Yes, accessibility compliance platforms can track both ADA and EAA conformance in a single system because both frameworks reference WCAG as the underlying technical standard. Software that organizes issues by WCAG success criteria, project, and region can serve as the system of record for ADA Title II obligations in the United States and European Accessibility Act obligations across EU member states. The platform does not change what each law requires. It centralizes the evidence, the remediation work, and the reporting that each framework expects.
| Tracking Element | How Platforms Address It |
|---|---|
| Shared standard | Both ADA Title II and the EAA reference WCAG 2.1 AA, so one issue list maps to both frameworks. |
| Regional scope | Projects can be tagged by jurisdiction, product, or market to separate US and EU obligations. |
| Documentation | Audit reports, conformance statements, and remediation logs are stored in one location. |
| Reporting | Progress reports and dashboards can be filtered by framework, project, or conformance level. |
Why One Platform Can Cover Both Frameworks
ADA Title II references WCAG 2.1 AA as the technical standard for state and local government web content and mobile apps. The EAA, which went into effect on June 28, 2025, requires covered products and services sold in the EU to meet accessibility requirements that align with EN 301 549, which itself incorporates WCAG 2.1 AA.
Because the underlying success criteria are the same, an issue identified in an audit, such as a missing form label or an inaccessible interactive component, satisfies the technical requirement under both frameworks. A platform that records issues at the WCAG success criterion level produces evidence that applies to both.
What the Software Tracks
A compliance management platform built around audit data typically records each issue with the affected page or screen, the WCAG success criterion, the conformance level, severity, assigned owner, and remediation status. This data structure is framework-neutral. The same record supports an ADA Title II readiness review and an EAA conformance review.
Platforms that support project tagging allow separate views for different products, websites, or markets. A SaaS company selling into both the United States and the EU can create one project for its US-facing web app and a parallel project for its EU offering, with shared issue templates and separate reporting.
Where the Frameworks Diverge
The software addresses the technical evaluation in the same way for both, but the legal and documentation expectations differ.
- ADA Title II applies to state and local government entities in the US and looks to WCAG 2.1 AA conformance with specific compliance dates based on population size.
- ADA Title III applies to private businesses and public accommodations and does not specify a technical standard, though WCAG 2.1 AA is widely used as the reference point for risk reduction.
- EAA applies to economic operators (manufacturers, importers, distributors, service providers) offering covered products and services in the EU and requires technical documentation aligned with EN 301 549.
A platform can store the audit data, but the conformance statements, accessibility statements, and technical documentation produced from that data look different. EAA documentation often references EN 301 549 explicitly. ADA-facing documentation typically references WCAG 2.1 AA and, where applicable, Title II.
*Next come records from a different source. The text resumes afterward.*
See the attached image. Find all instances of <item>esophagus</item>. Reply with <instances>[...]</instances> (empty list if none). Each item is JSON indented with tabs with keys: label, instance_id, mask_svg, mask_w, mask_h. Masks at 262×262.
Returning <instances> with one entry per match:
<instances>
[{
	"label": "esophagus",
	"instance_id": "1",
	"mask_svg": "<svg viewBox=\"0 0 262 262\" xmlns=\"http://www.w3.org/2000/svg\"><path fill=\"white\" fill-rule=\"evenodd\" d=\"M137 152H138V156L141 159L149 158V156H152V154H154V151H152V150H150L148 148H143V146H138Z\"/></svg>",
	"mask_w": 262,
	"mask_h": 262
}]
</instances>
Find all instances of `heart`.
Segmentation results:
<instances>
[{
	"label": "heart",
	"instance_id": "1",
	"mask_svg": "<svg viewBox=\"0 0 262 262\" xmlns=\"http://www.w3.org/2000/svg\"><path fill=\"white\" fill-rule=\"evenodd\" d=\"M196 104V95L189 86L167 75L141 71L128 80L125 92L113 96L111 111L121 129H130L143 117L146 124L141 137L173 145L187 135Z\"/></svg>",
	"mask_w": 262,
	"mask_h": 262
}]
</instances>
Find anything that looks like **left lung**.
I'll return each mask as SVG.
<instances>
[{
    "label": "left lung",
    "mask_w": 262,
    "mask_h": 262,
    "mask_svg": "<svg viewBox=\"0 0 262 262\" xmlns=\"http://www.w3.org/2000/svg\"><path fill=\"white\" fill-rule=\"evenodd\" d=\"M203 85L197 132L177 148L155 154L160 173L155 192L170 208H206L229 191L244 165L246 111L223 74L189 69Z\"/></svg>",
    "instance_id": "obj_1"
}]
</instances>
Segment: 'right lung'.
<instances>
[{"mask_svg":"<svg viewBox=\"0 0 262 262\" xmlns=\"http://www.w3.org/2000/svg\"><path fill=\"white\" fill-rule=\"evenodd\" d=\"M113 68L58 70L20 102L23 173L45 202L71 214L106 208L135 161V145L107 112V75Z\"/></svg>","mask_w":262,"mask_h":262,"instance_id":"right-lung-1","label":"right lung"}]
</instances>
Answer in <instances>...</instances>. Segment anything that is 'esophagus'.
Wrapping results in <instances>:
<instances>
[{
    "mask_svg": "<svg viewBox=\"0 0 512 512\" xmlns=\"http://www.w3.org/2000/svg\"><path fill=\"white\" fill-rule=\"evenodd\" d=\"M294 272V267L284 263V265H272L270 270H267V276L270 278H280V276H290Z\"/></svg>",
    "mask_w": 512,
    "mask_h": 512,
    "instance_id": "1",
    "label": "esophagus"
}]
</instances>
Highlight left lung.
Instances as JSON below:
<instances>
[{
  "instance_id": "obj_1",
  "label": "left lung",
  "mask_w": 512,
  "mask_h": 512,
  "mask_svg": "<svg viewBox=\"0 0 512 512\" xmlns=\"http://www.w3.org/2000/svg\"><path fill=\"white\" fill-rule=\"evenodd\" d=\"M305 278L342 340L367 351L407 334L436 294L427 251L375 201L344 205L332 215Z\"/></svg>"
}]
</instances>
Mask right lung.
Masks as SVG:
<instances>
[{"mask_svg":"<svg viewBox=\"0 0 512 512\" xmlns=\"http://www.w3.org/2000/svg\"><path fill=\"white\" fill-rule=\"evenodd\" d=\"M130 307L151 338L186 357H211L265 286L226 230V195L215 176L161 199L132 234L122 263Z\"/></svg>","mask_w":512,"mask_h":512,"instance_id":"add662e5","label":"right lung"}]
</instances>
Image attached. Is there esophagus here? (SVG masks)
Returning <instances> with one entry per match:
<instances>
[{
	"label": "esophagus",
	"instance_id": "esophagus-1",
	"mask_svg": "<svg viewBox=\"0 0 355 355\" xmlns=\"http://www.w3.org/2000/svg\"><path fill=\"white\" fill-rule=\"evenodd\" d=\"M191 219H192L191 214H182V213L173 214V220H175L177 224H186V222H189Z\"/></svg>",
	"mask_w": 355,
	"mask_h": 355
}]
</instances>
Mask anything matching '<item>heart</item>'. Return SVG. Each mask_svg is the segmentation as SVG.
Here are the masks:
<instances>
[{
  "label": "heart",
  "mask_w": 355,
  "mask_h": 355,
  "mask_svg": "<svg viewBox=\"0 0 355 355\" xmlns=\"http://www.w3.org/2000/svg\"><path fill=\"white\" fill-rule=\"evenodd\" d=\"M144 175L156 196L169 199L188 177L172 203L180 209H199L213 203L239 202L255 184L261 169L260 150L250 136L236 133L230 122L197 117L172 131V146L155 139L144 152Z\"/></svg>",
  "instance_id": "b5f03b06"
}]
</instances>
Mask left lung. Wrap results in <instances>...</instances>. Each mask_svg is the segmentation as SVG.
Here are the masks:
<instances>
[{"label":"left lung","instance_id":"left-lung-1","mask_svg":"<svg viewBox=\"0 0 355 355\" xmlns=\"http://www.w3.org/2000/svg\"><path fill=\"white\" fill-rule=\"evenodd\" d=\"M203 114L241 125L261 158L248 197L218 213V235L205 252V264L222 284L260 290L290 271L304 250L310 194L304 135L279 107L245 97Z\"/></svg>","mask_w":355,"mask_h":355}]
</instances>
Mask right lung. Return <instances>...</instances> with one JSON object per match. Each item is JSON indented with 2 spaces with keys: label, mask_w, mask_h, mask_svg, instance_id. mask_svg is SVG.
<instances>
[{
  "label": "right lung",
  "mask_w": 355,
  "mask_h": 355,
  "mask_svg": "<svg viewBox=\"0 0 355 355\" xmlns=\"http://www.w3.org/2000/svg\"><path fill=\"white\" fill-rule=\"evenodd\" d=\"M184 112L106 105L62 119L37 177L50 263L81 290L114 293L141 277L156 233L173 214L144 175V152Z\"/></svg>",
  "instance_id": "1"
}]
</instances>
What to Look for in Multi-Framework Tracking
Quality indicators that distinguish capable software from inadequate options include human-led audit input rather than automated-only data, since scans detect approximately 25% of accessibility issues. Conformance-level specificity matters, with the platform able to report at WCAG 2.1 AA or 2.2 AA rather than a generic accessibility score.
Look for project segmentation so US and EU obligations can be viewed separately, prioritization that accounts for user impact and risk, and ongoing monitoring through scheduled scans paired with periodic audits.
Reporting flexibility is what makes one platform serve two frameworks. The same issue data should produce a US-facing progress report, an EU-facing technical file summary, and an internal dashboard for the accessibility program owner.
The Practical Workflow
For organizations subject to both ADA and EAA, the typical setup involves a single platform with projects organized by product or market. Audits are conducted against WCAG 2.1 AA. Issues are logged with full criterion-level detail. Remediation is tracked to completion and validated. Reports are generated by framework when requested by legal teams, procurement, or regulators.
This approach keeps the technical work unified while allowing the documentation to speak to each framework on its own terms.